第6次基本計画は、「科学技術革新とAI大転換で、誰もが恩恵を受ける新たな成長」をビジョンに掲げる。政策の柱は、科学技術革新体制、AI大転換、技術主導成長、みんなの成長の4つで、12の中核課題と40の詳細課題で構成する。
まず、研究開発システムの刷新を進める。省庁ごとに分散していたR&D体制を、科学技術副首相を中心に再編し、予見可能な投資環境を整える。
研究関連の行政書類は2171件から154件へと、9割以上削減する。
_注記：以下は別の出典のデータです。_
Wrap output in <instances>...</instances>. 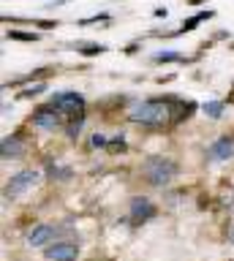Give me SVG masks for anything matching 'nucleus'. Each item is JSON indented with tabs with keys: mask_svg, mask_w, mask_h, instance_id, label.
I'll list each match as a JSON object with an SVG mask.
<instances>
[{
	"mask_svg": "<svg viewBox=\"0 0 234 261\" xmlns=\"http://www.w3.org/2000/svg\"><path fill=\"white\" fill-rule=\"evenodd\" d=\"M38 177H41V174H38L36 169H22L19 174H14L11 182L6 185V199H17V196L28 193L30 188L38 182Z\"/></svg>",
	"mask_w": 234,
	"mask_h": 261,
	"instance_id": "7ed1b4c3",
	"label": "nucleus"
},
{
	"mask_svg": "<svg viewBox=\"0 0 234 261\" xmlns=\"http://www.w3.org/2000/svg\"><path fill=\"white\" fill-rule=\"evenodd\" d=\"M55 237H58V228H55V226L38 223L36 228H30L28 245H30V248H49V242H55Z\"/></svg>",
	"mask_w": 234,
	"mask_h": 261,
	"instance_id": "0eeeda50",
	"label": "nucleus"
},
{
	"mask_svg": "<svg viewBox=\"0 0 234 261\" xmlns=\"http://www.w3.org/2000/svg\"><path fill=\"white\" fill-rule=\"evenodd\" d=\"M177 171H180V166H177V161H172L169 155H147V158L142 161L144 179H147L150 185H155V188L169 185L177 177Z\"/></svg>",
	"mask_w": 234,
	"mask_h": 261,
	"instance_id": "f03ea898",
	"label": "nucleus"
},
{
	"mask_svg": "<svg viewBox=\"0 0 234 261\" xmlns=\"http://www.w3.org/2000/svg\"><path fill=\"white\" fill-rule=\"evenodd\" d=\"M234 158V139L231 136H221L210 144V161H229Z\"/></svg>",
	"mask_w": 234,
	"mask_h": 261,
	"instance_id": "6e6552de",
	"label": "nucleus"
},
{
	"mask_svg": "<svg viewBox=\"0 0 234 261\" xmlns=\"http://www.w3.org/2000/svg\"><path fill=\"white\" fill-rule=\"evenodd\" d=\"M204 112H207V117L218 120V117L223 114V103H221V101H210V103H204Z\"/></svg>",
	"mask_w": 234,
	"mask_h": 261,
	"instance_id": "f8f14e48",
	"label": "nucleus"
},
{
	"mask_svg": "<svg viewBox=\"0 0 234 261\" xmlns=\"http://www.w3.org/2000/svg\"><path fill=\"white\" fill-rule=\"evenodd\" d=\"M9 38H14V41H36L33 33H19V30H11Z\"/></svg>",
	"mask_w": 234,
	"mask_h": 261,
	"instance_id": "4468645a",
	"label": "nucleus"
},
{
	"mask_svg": "<svg viewBox=\"0 0 234 261\" xmlns=\"http://www.w3.org/2000/svg\"><path fill=\"white\" fill-rule=\"evenodd\" d=\"M152 60H155V63H180L183 55H177V52H158Z\"/></svg>",
	"mask_w": 234,
	"mask_h": 261,
	"instance_id": "ddd939ff",
	"label": "nucleus"
},
{
	"mask_svg": "<svg viewBox=\"0 0 234 261\" xmlns=\"http://www.w3.org/2000/svg\"><path fill=\"white\" fill-rule=\"evenodd\" d=\"M52 106L58 112H63V114H82V109H85V98L79 95V93H74V90H66V93H58L52 98Z\"/></svg>",
	"mask_w": 234,
	"mask_h": 261,
	"instance_id": "20e7f679",
	"label": "nucleus"
},
{
	"mask_svg": "<svg viewBox=\"0 0 234 261\" xmlns=\"http://www.w3.org/2000/svg\"><path fill=\"white\" fill-rule=\"evenodd\" d=\"M25 155V139L19 134H11L3 139V158L11 161V158H22Z\"/></svg>",
	"mask_w": 234,
	"mask_h": 261,
	"instance_id": "9d476101",
	"label": "nucleus"
},
{
	"mask_svg": "<svg viewBox=\"0 0 234 261\" xmlns=\"http://www.w3.org/2000/svg\"><path fill=\"white\" fill-rule=\"evenodd\" d=\"M231 49H234V44H231Z\"/></svg>",
	"mask_w": 234,
	"mask_h": 261,
	"instance_id": "aec40b11",
	"label": "nucleus"
},
{
	"mask_svg": "<svg viewBox=\"0 0 234 261\" xmlns=\"http://www.w3.org/2000/svg\"><path fill=\"white\" fill-rule=\"evenodd\" d=\"M44 256L49 261H74L79 256L76 242H52L49 248H44Z\"/></svg>",
	"mask_w": 234,
	"mask_h": 261,
	"instance_id": "39448f33",
	"label": "nucleus"
},
{
	"mask_svg": "<svg viewBox=\"0 0 234 261\" xmlns=\"http://www.w3.org/2000/svg\"><path fill=\"white\" fill-rule=\"evenodd\" d=\"M49 174L55 179V174H60V179H68L71 177V169H60V166H49Z\"/></svg>",
	"mask_w": 234,
	"mask_h": 261,
	"instance_id": "2eb2a0df",
	"label": "nucleus"
},
{
	"mask_svg": "<svg viewBox=\"0 0 234 261\" xmlns=\"http://www.w3.org/2000/svg\"><path fill=\"white\" fill-rule=\"evenodd\" d=\"M128 120L136 125L147 128H161L166 122H172V101H161V98H150V101H139L131 106Z\"/></svg>",
	"mask_w": 234,
	"mask_h": 261,
	"instance_id": "f257e3e1",
	"label": "nucleus"
},
{
	"mask_svg": "<svg viewBox=\"0 0 234 261\" xmlns=\"http://www.w3.org/2000/svg\"><path fill=\"white\" fill-rule=\"evenodd\" d=\"M33 125L41 128V130H55L60 125V114L55 112V106H52V109H49V106H46V109H38L36 117H33Z\"/></svg>",
	"mask_w": 234,
	"mask_h": 261,
	"instance_id": "1a4fd4ad",
	"label": "nucleus"
},
{
	"mask_svg": "<svg viewBox=\"0 0 234 261\" xmlns=\"http://www.w3.org/2000/svg\"><path fill=\"white\" fill-rule=\"evenodd\" d=\"M103 49H107V46H95V44H90V46H85L82 52H85V55H101Z\"/></svg>",
	"mask_w": 234,
	"mask_h": 261,
	"instance_id": "f3484780",
	"label": "nucleus"
},
{
	"mask_svg": "<svg viewBox=\"0 0 234 261\" xmlns=\"http://www.w3.org/2000/svg\"><path fill=\"white\" fill-rule=\"evenodd\" d=\"M41 90H46L44 85H33V87H28L25 90V93H22V98H30V95H38V93H41Z\"/></svg>",
	"mask_w": 234,
	"mask_h": 261,
	"instance_id": "dca6fc26",
	"label": "nucleus"
},
{
	"mask_svg": "<svg viewBox=\"0 0 234 261\" xmlns=\"http://www.w3.org/2000/svg\"><path fill=\"white\" fill-rule=\"evenodd\" d=\"M93 147H107V136L95 134V136H93Z\"/></svg>",
	"mask_w": 234,
	"mask_h": 261,
	"instance_id": "a211bd4d",
	"label": "nucleus"
},
{
	"mask_svg": "<svg viewBox=\"0 0 234 261\" xmlns=\"http://www.w3.org/2000/svg\"><path fill=\"white\" fill-rule=\"evenodd\" d=\"M155 204H152L147 196H134L131 199V220L134 223H144V220L155 218Z\"/></svg>",
	"mask_w": 234,
	"mask_h": 261,
	"instance_id": "423d86ee",
	"label": "nucleus"
},
{
	"mask_svg": "<svg viewBox=\"0 0 234 261\" xmlns=\"http://www.w3.org/2000/svg\"><path fill=\"white\" fill-rule=\"evenodd\" d=\"M210 16H213V11H201V14H196V16H191V19H185V22H183V28L177 30V33H191V30H196V28H199V22L210 19Z\"/></svg>",
	"mask_w": 234,
	"mask_h": 261,
	"instance_id": "9b49d317",
	"label": "nucleus"
},
{
	"mask_svg": "<svg viewBox=\"0 0 234 261\" xmlns=\"http://www.w3.org/2000/svg\"><path fill=\"white\" fill-rule=\"evenodd\" d=\"M226 240H229V242L234 245V220H231L229 226H226Z\"/></svg>",
	"mask_w": 234,
	"mask_h": 261,
	"instance_id": "6ab92c4d",
	"label": "nucleus"
}]
</instances>
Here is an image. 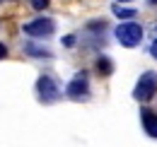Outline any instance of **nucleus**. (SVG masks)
<instances>
[{
  "label": "nucleus",
  "instance_id": "1",
  "mask_svg": "<svg viewBox=\"0 0 157 147\" xmlns=\"http://www.w3.org/2000/svg\"><path fill=\"white\" fill-rule=\"evenodd\" d=\"M116 39L121 46L126 48H136L138 43L143 41V27L138 22H121L116 27Z\"/></svg>",
  "mask_w": 157,
  "mask_h": 147
},
{
  "label": "nucleus",
  "instance_id": "2",
  "mask_svg": "<svg viewBox=\"0 0 157 147\" xmlns=\"http://www.w3.org/2000/svg\"><path fill=\"white\" fill-rule=\"evenodd\" d=\"M157 94V73L147 70V73L140 75L136 89H133V99L136 101H150L152 96Z\"/></svg>",
  "mask_w": 157,
  "mask_h": 147
},
{
  "label": "nucleus",
  "instance_id": "3",
  "mask_svg": "<svg viewBox=\"0 0 157 147\" xmlns=\"http://www.w3.org/2000/svg\"><path fill=\"white\" fill-rule=\"evenodd\" d=\"M36 94H39V101H44V104H53V101L60 99L58 85H56V80L48 77V75H41L39 80H36Z\"/></svg>",
  "mask_w": 157,
  "mask_h": 147
},
{
  "label": "nucleus",
  "instance_id": "4",
  "mask_svg": "<svg viewBox=\"0 0 157 147\" xmlns=\"http://www.w3.org/2000/svg\"><path fill=\"white\" fill-rule=\"evenodd\" d=\"M22 29H24V34H29V36L44 39V36H51V34L56 32V24H53V19H48V17H36V19H32V22H27Z\"/></svg>",
  "mask_w": 157,
  "mask_h": 147
},
{
  "label": "nucleus",
  "instance_id": "5",
  "mask_svg": "<svg viewBox=\"0 0 157 147\" xmlns=\"http://www.w3.org/2000/svg\"><path fill=\"white\" fill-rule=\"evenodd\" d=\"M65 94L75 101H82L87 94H90V80H87V73H78L65 87Z\"/></svg>",
  "mask_w": 157,
  "mask_h": 147
},
{
  "label": "nucleus",
  "instance_id": "6",
  "mask_svg": "<svg viewBox=\"0 0 157 147\" xmlns=\"http://www.w3.org/2000/svg\"><path fill=\"white\" fill-rule=\"evenodd\" d=\"M140 121H143V128L150 138H157V113L150 109H143L140 111Z\"/></svg>",
  "mask_w": 157,
  "mask_h": 147
},
{
  "label": "nucleus",
  "instance_id": "7",
  "mask_svg": "<svg viewBox=\"0 0 157 147\" xmlns=\"http://www.w3.org/2000/svg\"><path fill=\"white\" fill-rule=\"evenodd\" d=\"M97 70H99V75H111L114 73V65H111V60L106 55H101L97 60Z\"/></svg>",
  "mask_w": 157,
  "mask_h": 147
},
{
  "label": "nucleus",
  "instance_id": "8",
  "mask_svg": "<svg viewBox=\"0 0 157 147\" xmlns=\"http://www.w3.org/2000/svg\"><path fill=\"white\" fill-rule=\"evenodd\" d=\"M114 15L118 19H133L136 17V10L133 7H121V5H114Z\"/></svg>",
  "mask_w": 157,
  "mask_h": 147
},
{
  "label": "nucleus",
  "instance_id": "9",
  "mask_svg": "<svg viewBox=\"0 0 157 147\" xmlns=\"http://www.w3.org/2000/svg\"><path fill=\"white\" fill-rule=\"evenodd\" d=\"M24 51L29 55H39V58H51V53L46 51V48H39V46H34V43H27L24 46Z\"/></svg>",
  "mask_w": 157,
  "mask_h": 147
},
{
  "label": "nucleus",
  "instance_id": "10",
  "mask_svg": "<svg viewBox=\"0 0 157 147\" xmlns=\"http://www.w3.org/2000/svg\"><path fill=\"white\" fill-rule=\"evenodd\" d=\"M32 5H34V10H44L48 5V0H32Z\"/></svg>",
  "mask_w": 157,
  "mask_h": 147
},
{
  "label": "nucleus",
  "instance_id": "11",
  "mask_svg": "<svg viewBox=\"0 0 157 147\" xmlns=\"http://www.w3.org/2000/svg\"><path fill=\"white\" fill-rule=\"evenodd\" d=\"M5 55H7V46H5V43H0V60H2Z\"/></svg>",
  "mask_w": 157,
  "mask_h": 147
},
{
  "label": "nucleus",
  "instance_id": "12",
  "mask_svg": "<svg viewBox=\"0 0 157 147\" xmlns=\"http://www.w3.org/2000/svg\"><path fill=\"white\" fill-rule=\"evenodd\" d=\"M63 43H65V46H73V43H75V36H65V39H63Z\"/></svg>",
  "mask_w": 157,
  "mask_h": 147
},
{
  "label": "nucleus",
  "instance_id": "13",
  "mask_svg": "<svg viewBox=\"0 0 157 147\" xmlns=\"http://www.w3.org/2000/svg\"><path fill=\"white\" fill-rule=\"evenodd\" d=\"M150 53H152V58H157V41L152 43V46H150Z\"/></svg>",
  "mask_w": 157,
  "mask_h": 147
},
{
  "label": "nucleus",
  "instance_id": "14",
  "mask_svg": "<svg viewBox=\"0 0 157 147\" xmlns=\"http://www.w3.org/2000/svg\"><path fill=\"white\" fill-rule=\"evenodd\" d=\"M147 2H150V5H157V0H147Z\"/></svg>",
  "mask_w": 157,
  "mask_h": 147
},
{
  "label": "nucleus",
  "instance_id": "15",
  "mask_svg": "<svg viewBox=\"0 0 157 147\" xmlns=\"http://www.w3.org/2000/svg\"><path fill=\"white\" fill-rule=\"evenodd\" d=\"M118 2H131V0H118Z\"/></svg>",
  "mask_w": 157,
  "mask_h": 147
}]
</instances>
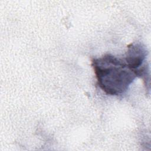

失敗を許容する挑戦的研究を後押しするため、評価等級制度を廃止し、目標達成の有無にかかわらず意義のある研究については次段階の課題につなげる仕組みも導入する。
人材支援も拡充する。毎年20人の「国家科学者」を選定するほか、理工系の大学・大学院生1万人に毎年奨学金を支給する。博士研究員は2030年までに4000人を新たに支援する。AI分野の修士レベルの専門研究要員については、2027~2029年に年240人を大企業と政府出資研究機関に別途配分する。
AI分野では、全分野でAXを進める方針を打ち出した。科学技術、産業、公共を含む国家全体でAI活用を広げるとともに、独自の基盤モデル開発も継続する。2027年に独自AI基盤モデルを選定し、その後は分野別の特化モデルへ高度化する計画だ。
インフラ面では、官民でGPU26万台を確保し、スーパーコンピューター6号機と国家AIコンピューティングセンターを整備する。2030年前後の6G商用化を見据えた技術開発も並行して進める。
制度面では、「AIデータセンター特別法」を2027年2月に、「国家研究データ法」を同年6月に施行する予定だ。AIサービス利用経験率を現状の44.5%から2030年までに70%以上へ引き上げる目標も盛り込んだ。誰でも無料で使える「みんなのAI」サービスの普及も進める。
戦略技術への集中投資も柱の1つだ。AI、先端ロボット・モビリティ、次世代セキュリティ・ネットワーク、半導体・ディスプレイ、先端バイオ、次世代電池、宇宙航空・海洋、革新・未来素材、未来エネルギー・原子力、量子の10分野55技術に対し、5年間で60兆ウォン超を重点投資する。
事業化と創業の促進に向けては、研究者による起業(Lab-to-Market)を後押しする制度を拡大する。国民成長ファンドや科学技術革新ファンドなど政策金融も拡充する。半導体分野では、「半導体特別法」が8月に施行されるのに合わせ、クラスターの立地、電力、用水への支援を本格化する。「小型モジュール炉特別法」は9月施行を予定する。
地域、健康、エネルギーを含む「みんなの成長」も第4の柱に据えた。2027年1月施行の「地域科学技術革新法」に基づき、ブロックファンディング型の地域自律R&Dを拡大し、「5極3特」の圏域別特化産業を重点的に育成する。
気候・エネルギー分野では、太陽光や風力など再生可能エネルギーへの転換を進める一方、次世代原子力や核融合など無炭素エネルギーも並行して育成する。セマングム~ソファソンを結ぶ西海岸の超高圧直流送電(HVDC)についても、2030年までの早期整備を進める。
主な成果目標としては、国際的な影響力を持つ研究者数を76人から100人以上に増やすほか、戦略技術分野で先進国との差を2.8年から2年以内に縮める。健康寿命も65.5歳から70歳以上へ引き上げる方針だ。
ベ・ギョンフン副首相兼科学技術情報通信部長官は「今後5年は韓国の今後30年を左右する極めて重要な時期だ」と述べた。その上で、関係省庁、民間、自治体が一体となって外部環境の変化やサプライチェーンの課題に対応し、科学技術の成果を国民全体が享受できる国を目指す考えを示した。